A.I. Has No Business in the Classroom
It is time to be brutally honest about AI in education, especially now that the race is on among tech companies to secure lucrative relationships with schools. As indicated by a recent New York Times article, educational AI is shaping up to be big business. Powerful forces are plowing full steam ahead to implement AI into the earliest stages of learning in a woefully uncritical way. One wonders if anyone has consulted those who should know best about the effects of AI on the minds of our students: the teachers.
The commonly held belief that AI is a critical tool for enhancing and expanding student efforts proves facile and misleading, as it fails to resonate with teachers, particularly in the humanities. Conditioning students to consult artificial sources of information gathering and analysis is antithetical to training them to follow the questions generated by actual experience and attempt to square their suppositions with reality. Far from offering support in education, the truth is that AI has destroyed any semblance of academic integrity, shaken students' confidence in their own intellectual abilities, and hindered their creativity and imagination.
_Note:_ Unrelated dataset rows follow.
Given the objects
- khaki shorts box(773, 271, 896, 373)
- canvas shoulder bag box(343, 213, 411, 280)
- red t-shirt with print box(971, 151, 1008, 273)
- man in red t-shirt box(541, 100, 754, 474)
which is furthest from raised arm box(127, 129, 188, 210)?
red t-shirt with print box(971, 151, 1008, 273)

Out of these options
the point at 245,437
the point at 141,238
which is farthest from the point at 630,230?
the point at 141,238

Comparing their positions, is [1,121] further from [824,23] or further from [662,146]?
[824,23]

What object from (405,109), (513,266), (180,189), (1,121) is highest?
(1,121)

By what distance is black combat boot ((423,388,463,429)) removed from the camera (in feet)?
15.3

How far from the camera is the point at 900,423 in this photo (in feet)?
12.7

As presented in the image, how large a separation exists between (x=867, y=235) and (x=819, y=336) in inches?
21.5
These concerns reflect much more than the perennial complaints of educators about troubling trends among the current student population. In fact, teachers are witnessing an entirely new crisis in education, one with far-reaching effects that threaten to compromise one of the very things that make human beings, well, human. The reality is that, slowly and quietly, AI is simultaneously supplanting and corroding the distinctive capacities of the human being: to read and to think about what one reads; to express ideas in writing and the arts; and to cultivate fruitful relationships that pursue such activities as a community.
If such a claim seems overly dramatic, the next time you pose a question to Google and a short AI overview appears, ask yourself how motivated you are to continue your search for a satisfying response. Does the quick and seemingly authoritative AI synopsis dampen your spirit of inquiry even a little bit? Consider what it does to a young and impressionable mind, eager for a ready-made answer. Or how about the way AI impinges on the process of writing? When a spelling correction pops up, many people are grateful for the catch. But when Google or Grammarly attempt to complete authors’ thoughts in the very act of composition, mature writers think with annoyance, “How do you know what I have in mind?” whereas budding ones jump at the suggestion, assuming they could do no better. AI both erodes confidence and undercuts human intelligence at work.
AI deals a serious blow to genuine intellectual curiosity, which is already beleaguered by our society’s grade-driven and instrumental view of education. What is more, it short-circuits discursive reasoning. The potential for a classroom to be vibrant and exciting rests on it being an environment where students feel free to ask questions, to admit perplexity, and to work towards the truth together as a community of learners.
Students, by definition, need to cultivate habits of mind. Reliance on AI in education not only results in a missed opportunity to learn something for oneself, but it also stunts the growth necessary for building the foundations of a life of learning. If shutting down the laptops, writing in bluebooks, and reading and discussing actual texts with one’s peers merely puts off the inevitable use of AI in young people’s eventual workaday lives, then so be it. At least, this new generation of students will have a chance to develop their minds and grasp the critical difference between human wisdom and artificially generated information.